Entries on spatial positioning:
....................
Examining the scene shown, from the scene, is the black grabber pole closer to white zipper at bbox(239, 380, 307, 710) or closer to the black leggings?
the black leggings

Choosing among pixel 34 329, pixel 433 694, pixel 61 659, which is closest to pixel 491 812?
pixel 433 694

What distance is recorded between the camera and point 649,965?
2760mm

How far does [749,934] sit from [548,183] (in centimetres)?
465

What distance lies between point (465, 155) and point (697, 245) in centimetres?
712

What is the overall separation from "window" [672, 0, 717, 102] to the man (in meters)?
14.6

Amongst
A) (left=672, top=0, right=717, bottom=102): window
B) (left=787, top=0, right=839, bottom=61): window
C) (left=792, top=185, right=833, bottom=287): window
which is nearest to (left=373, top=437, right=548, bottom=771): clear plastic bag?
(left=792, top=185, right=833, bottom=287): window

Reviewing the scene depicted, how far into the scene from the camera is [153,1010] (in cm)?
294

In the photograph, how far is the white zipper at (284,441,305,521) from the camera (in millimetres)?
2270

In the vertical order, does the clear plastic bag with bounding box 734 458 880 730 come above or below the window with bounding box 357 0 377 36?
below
....................
▸ **Given request**:
Rewrite all of the entries above, replacing every occurrence of "the camera" with "the viewpoint" and leaving everything else unchanged.

▸ **Result of the task**:
Examining the scene shown, from the scene, is the black grabber pole closer to white zipper at bbox(239, 380, 307, 710) or closer to the black leggings?
the black leggings

Choosing among pixel 34 329, pixel 433 694, pixel 61 659, which is closest to pixel 491 812?
pixel 433 694

What distance is recorded between the viewpoint and point 649,965?
2760mm

How far does [749,934] sit from [548,183] (in centimetres)?
465

What distance lies between point (465, 155) and point (697, 245) in centimetres?
712

What is the overall separation from "window" [672, 0, 717, 102] to the man (in meters)?
14.6

Amongst
A) (left=672, top=0, right=717, bottom=102): window
B) (left=787, top=0, right=839, bottom=61): window
C) (left=792, top=185, right=833, bottom=287): window
which is nearest to (left=373, top=437, right=548, bottom=771): clear plastic bag?
(left=792, top=185, right=833, bottom=287): window

Reviewing the scene depicted, how far into the scene from the viewpoint is [153,1010] (in cm)?
294

In the photograph, how far is the white zipper at (284,441,305,521) from the viewpoint (in millimetres)?
2270

In the vertical order, does the clear plastic bag with bounding box 734 458 880 730 come above or below the window with bounding box 357 0 377 36?
below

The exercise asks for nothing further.